- Data shown:
= = = =

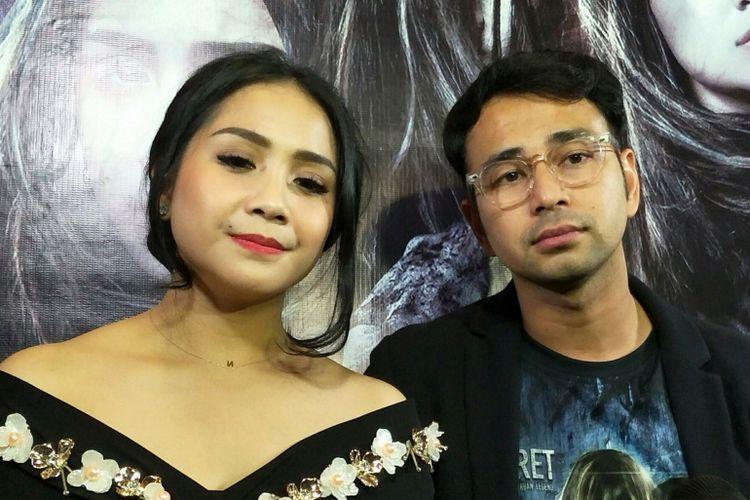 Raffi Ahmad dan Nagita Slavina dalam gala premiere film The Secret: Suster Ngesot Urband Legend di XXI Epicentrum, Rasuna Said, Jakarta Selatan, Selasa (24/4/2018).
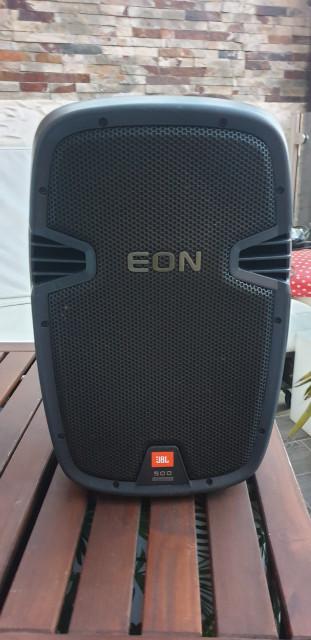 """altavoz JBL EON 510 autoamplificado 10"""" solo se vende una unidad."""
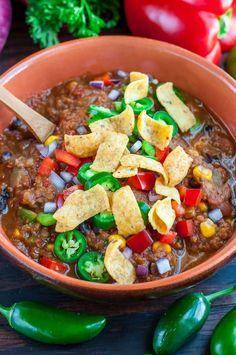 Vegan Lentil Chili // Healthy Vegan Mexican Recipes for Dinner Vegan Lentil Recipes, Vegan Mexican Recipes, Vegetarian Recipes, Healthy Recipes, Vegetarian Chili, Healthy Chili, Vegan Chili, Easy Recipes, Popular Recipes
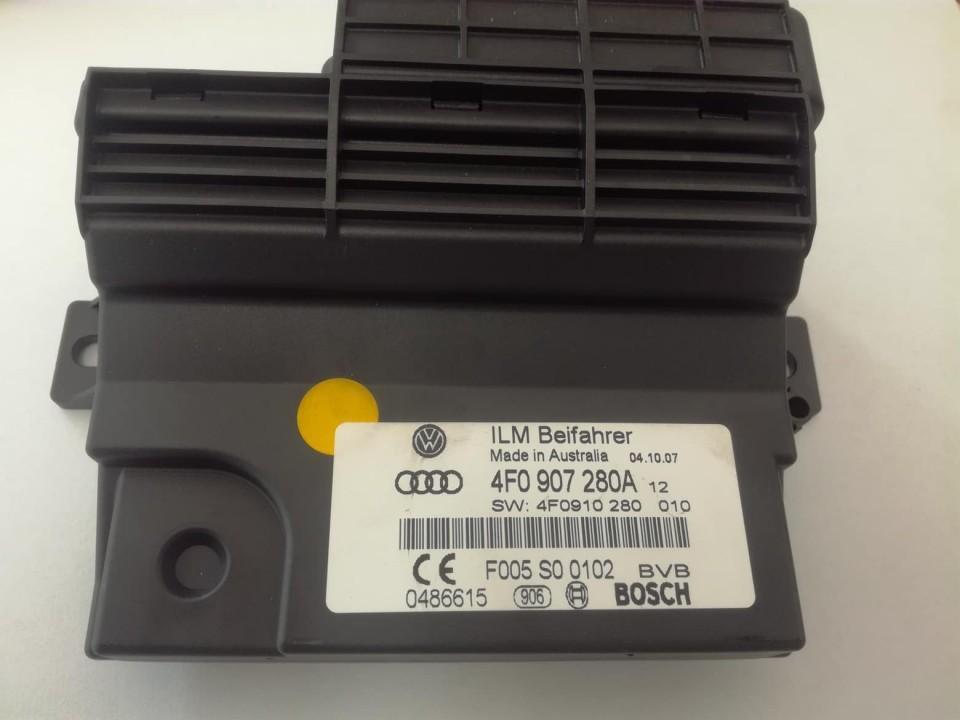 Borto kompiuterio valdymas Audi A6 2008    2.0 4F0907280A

= = = =

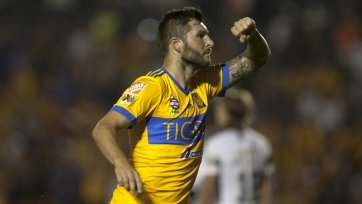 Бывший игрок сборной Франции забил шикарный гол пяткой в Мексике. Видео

= = = =

- Your goal: The result should be an exact copy of only the lines above from the one that holds "Raffi Ahmad dan" through the one that holds "JBL EON 510", both ends included, without pictures.

- Written response:
 Raffi Ahmad dan Nagita Slavina dalam gala premiere film The Secret: Suster Ngesot Urband Legend di XXI Epicentrum, Rasuna Said, Jakarta Selatan, Selasa (24/4/2018).
 """altavoz JBL EON 510 autoamplificado 10"""" solo se vende una unidad."""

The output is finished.